WORK REQUEST: Reproduce the records word for word, leaving out any pictures they hold.
***** RECORDS PROVIDED
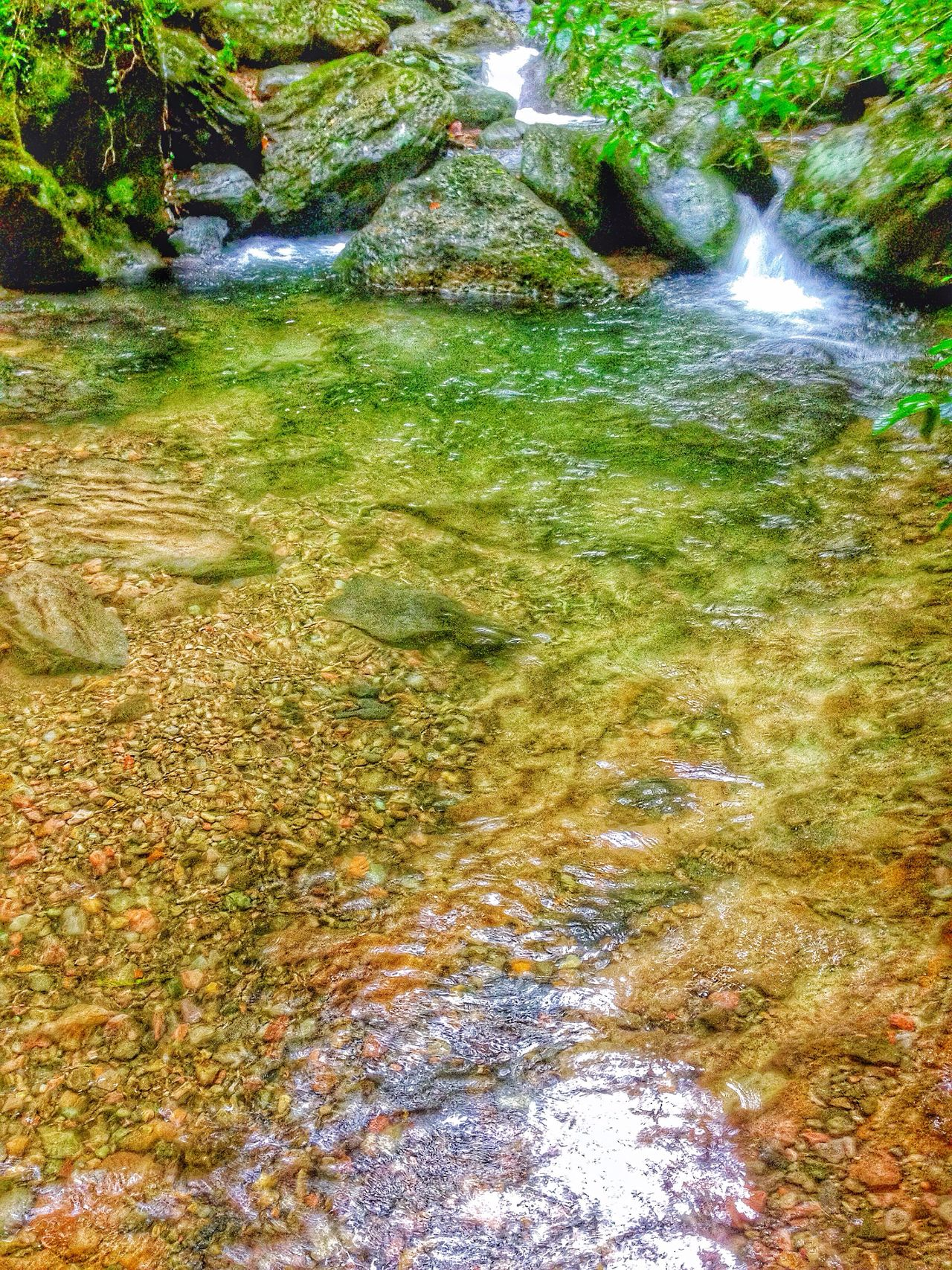 Have already taken many pictures of the waterfall, now I'm walking down to the parking lot, crystal clear, cool mountain water! The Great Outdoors - 2016 EyeEm Awards Check This Out Outdoor Photography Creekside Trail Relaxing Cheese! Near In Sasebo Japan Scenery ALL ABOARD!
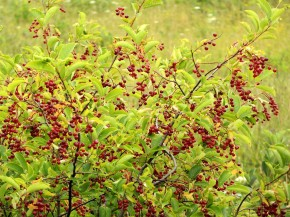 Twigs and leaves from chokecherries are high in vitamin K, fiber and calcium. Photo: pverdonk/iStockphoto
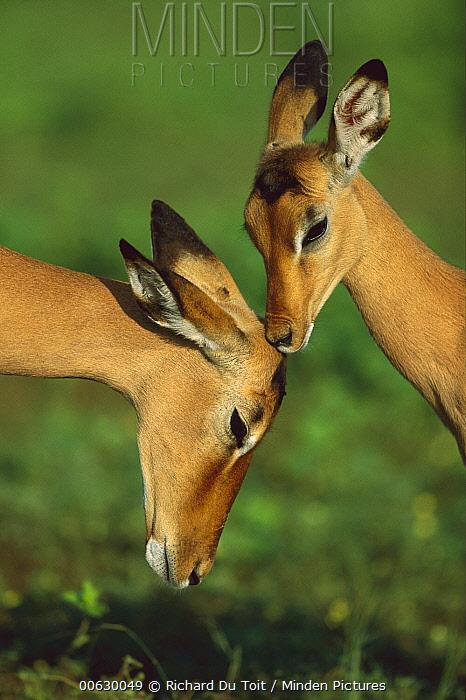 Impala (Aepyceros melampus) pair of females, Moremi Wildlife Reserve, Botswana  -  Richard Du Toit
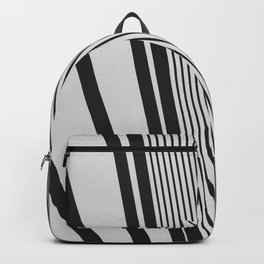 Opt. Exp. 1 Backpack
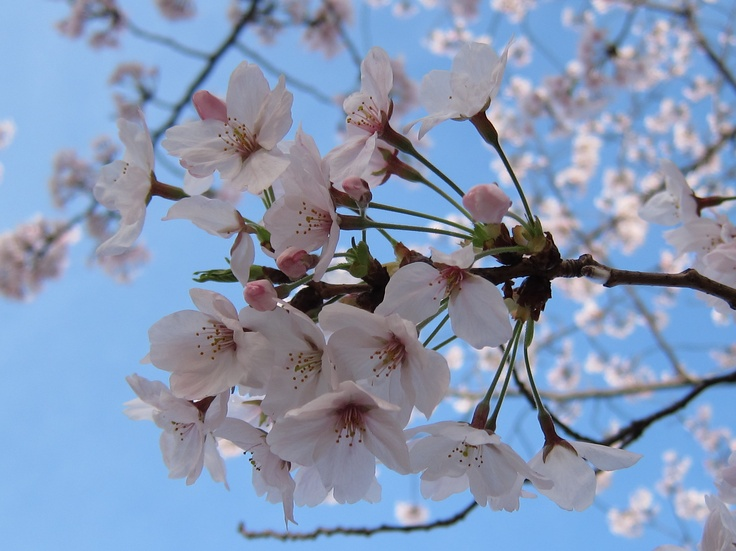 Cherry Blossoms (:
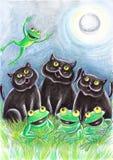Schwarze Streukatzen mit Fröschen Stockbilder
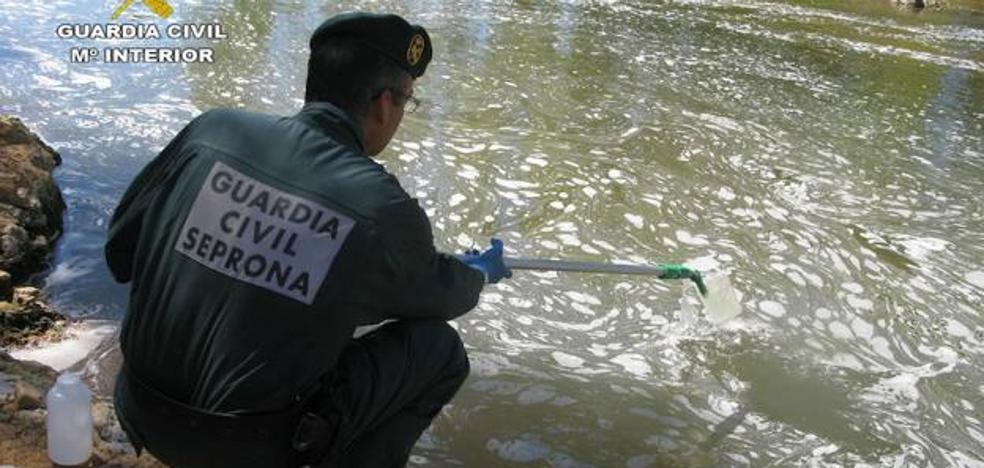 El maltrato animal concentra el 25% de los delitos denunciados por los agentes del Seprona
**********
SOLUTION FOR THIS EXERCISE:
 Have already taken many pictures of the waterfall, now I'm walking down to the parking lot, crystal clear, cool mountain water! The Great Outdoors - 2016 EyeEm Awards Check This Out Outdoor Photography Creekside Trail Relaxing Cheese! Near In Sasebo Japan Scenery ALL ABOARD!
 Twigs and leaves from chokecherries are high in vitamin K, fiber and calcium. Photo: pverdonk/iStockphoto
 Impala (Aepyceros melampus) pair of females, Moremi Wildlife Reserve, Botswana  -  Richard Du Toit
 Opt. Exp. 1 Backpack
 Cherry Blossoms (:
Schwarze Streukatzen mit Fröschen Stockbilder
 El maltrato animal concentra el 25% de los delitos denunciados por los agentes del Seprona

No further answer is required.